The insurance companies are expected to transition to Risk Based Capital (RBC) and International Financial Reporting Standards (IFRS) by 2025.
Speaking at an event organised by the National Insurance Academy (NIA), Debasish Panda said, “Dedicated mission board teams are working at full throttle in this direction, and we are expecting that we should be able to transition to the RBC regime as well as converge to the IFRS by 2025.”
In August 2023, the Insurance Regulatory and Development Authority of India (IRDAI) announced the shift towards the RBC framework. As per the RBC framework, capital requirements are based on the specific risks that insurance companies face across investment, underwriting, operational, and market risk.
He also added that efforts are being directed towards adopting the RBC regime in order to bring efficient utilisation of the capital.
The Chairman also said that Indian insurers are converging towards the IFRS Accounting system by implementing the IND-AS.
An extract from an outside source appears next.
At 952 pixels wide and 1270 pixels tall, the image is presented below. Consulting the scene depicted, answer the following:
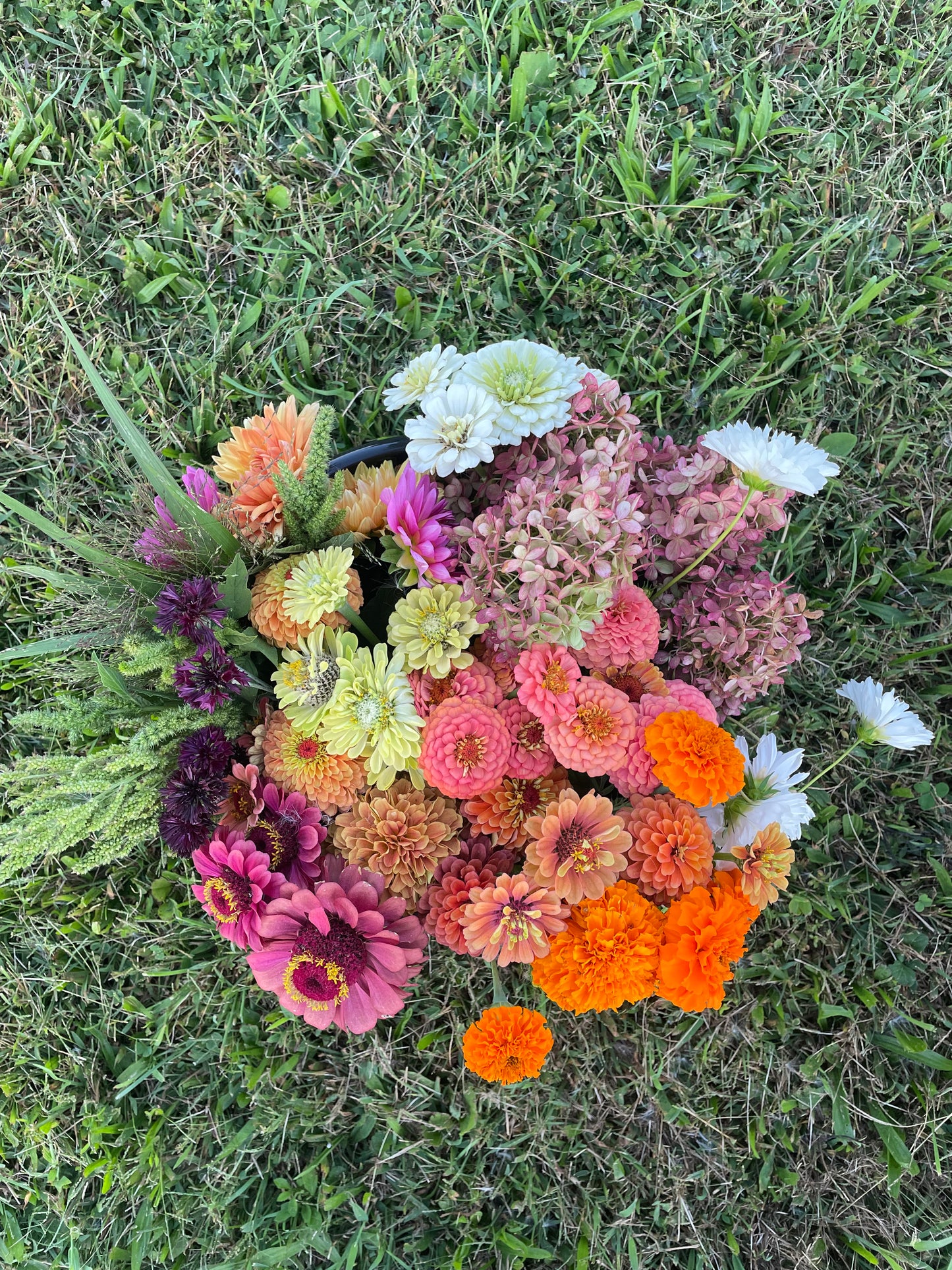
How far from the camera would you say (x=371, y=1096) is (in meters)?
1.47

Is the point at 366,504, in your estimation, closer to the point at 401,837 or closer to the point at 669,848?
the point at 401,837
IFRS are standards which state the classification of assets and liabilities of companies operating in the insurance sector. It provides consistent principles for insurance contracts.
More From This Section
Speaking on the potential of the insurance sector, Panda said that last year saw the entry of a few players into the market, and there are a few more in the pipeline, which hints at the potential of the sector.
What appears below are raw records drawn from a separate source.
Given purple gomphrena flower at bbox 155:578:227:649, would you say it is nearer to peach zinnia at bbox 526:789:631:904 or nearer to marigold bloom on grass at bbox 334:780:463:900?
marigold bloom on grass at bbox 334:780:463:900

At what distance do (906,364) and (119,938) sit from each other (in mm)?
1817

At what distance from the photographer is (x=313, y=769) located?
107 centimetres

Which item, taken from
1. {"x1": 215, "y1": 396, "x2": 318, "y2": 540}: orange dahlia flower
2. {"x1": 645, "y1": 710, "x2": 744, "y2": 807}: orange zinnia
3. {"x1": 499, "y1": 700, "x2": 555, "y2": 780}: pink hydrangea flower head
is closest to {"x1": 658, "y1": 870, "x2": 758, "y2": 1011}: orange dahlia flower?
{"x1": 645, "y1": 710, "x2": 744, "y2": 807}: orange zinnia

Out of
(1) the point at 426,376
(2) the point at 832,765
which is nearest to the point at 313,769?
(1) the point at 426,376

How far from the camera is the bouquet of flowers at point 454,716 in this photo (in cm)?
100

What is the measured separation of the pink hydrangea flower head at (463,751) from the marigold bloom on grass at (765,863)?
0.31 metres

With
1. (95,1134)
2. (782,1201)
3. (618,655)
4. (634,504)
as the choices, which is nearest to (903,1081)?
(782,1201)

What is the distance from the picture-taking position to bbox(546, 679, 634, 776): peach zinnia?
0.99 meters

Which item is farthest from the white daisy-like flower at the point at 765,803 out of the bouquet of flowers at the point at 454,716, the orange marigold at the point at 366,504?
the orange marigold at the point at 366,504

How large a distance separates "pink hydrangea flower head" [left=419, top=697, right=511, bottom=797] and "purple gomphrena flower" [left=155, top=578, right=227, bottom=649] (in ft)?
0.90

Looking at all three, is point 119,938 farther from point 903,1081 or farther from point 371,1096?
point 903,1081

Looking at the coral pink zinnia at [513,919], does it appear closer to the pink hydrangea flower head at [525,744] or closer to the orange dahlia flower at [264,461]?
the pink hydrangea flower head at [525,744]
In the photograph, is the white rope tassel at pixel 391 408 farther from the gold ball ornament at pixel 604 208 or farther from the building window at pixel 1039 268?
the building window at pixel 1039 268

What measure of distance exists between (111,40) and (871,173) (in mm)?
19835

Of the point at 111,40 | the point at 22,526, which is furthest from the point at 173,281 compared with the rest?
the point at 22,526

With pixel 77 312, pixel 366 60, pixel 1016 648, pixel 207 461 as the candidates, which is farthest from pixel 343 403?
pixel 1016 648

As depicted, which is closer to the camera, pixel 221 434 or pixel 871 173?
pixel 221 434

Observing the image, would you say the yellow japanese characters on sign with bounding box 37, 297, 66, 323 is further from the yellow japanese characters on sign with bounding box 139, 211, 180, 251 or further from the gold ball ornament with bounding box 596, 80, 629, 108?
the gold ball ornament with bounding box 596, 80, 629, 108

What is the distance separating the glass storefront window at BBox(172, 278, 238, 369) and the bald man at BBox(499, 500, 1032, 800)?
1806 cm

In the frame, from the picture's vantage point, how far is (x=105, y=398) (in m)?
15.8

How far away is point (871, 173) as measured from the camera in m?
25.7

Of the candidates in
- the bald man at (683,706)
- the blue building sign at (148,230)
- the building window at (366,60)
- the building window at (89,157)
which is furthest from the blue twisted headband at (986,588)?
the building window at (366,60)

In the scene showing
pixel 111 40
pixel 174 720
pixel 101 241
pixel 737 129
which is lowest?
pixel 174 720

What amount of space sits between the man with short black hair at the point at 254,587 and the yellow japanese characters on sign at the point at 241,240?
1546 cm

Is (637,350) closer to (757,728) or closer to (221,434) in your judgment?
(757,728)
“Last year saw the entry of a few new players. More than four new insurance companies have entered the market, marking a significant development after a hiatus of almost 12 years in the life sector and 5 years in the general insurance sector, and there are a few also in the pipeline. This resurgence not only underscores the sector's inherent potential but also reflects a renewed and heightened interest from the investors. Though the industry is growing at double-digit, there still lies a huge potential for expansion, as well as deepening of the insurance market in India,” he added.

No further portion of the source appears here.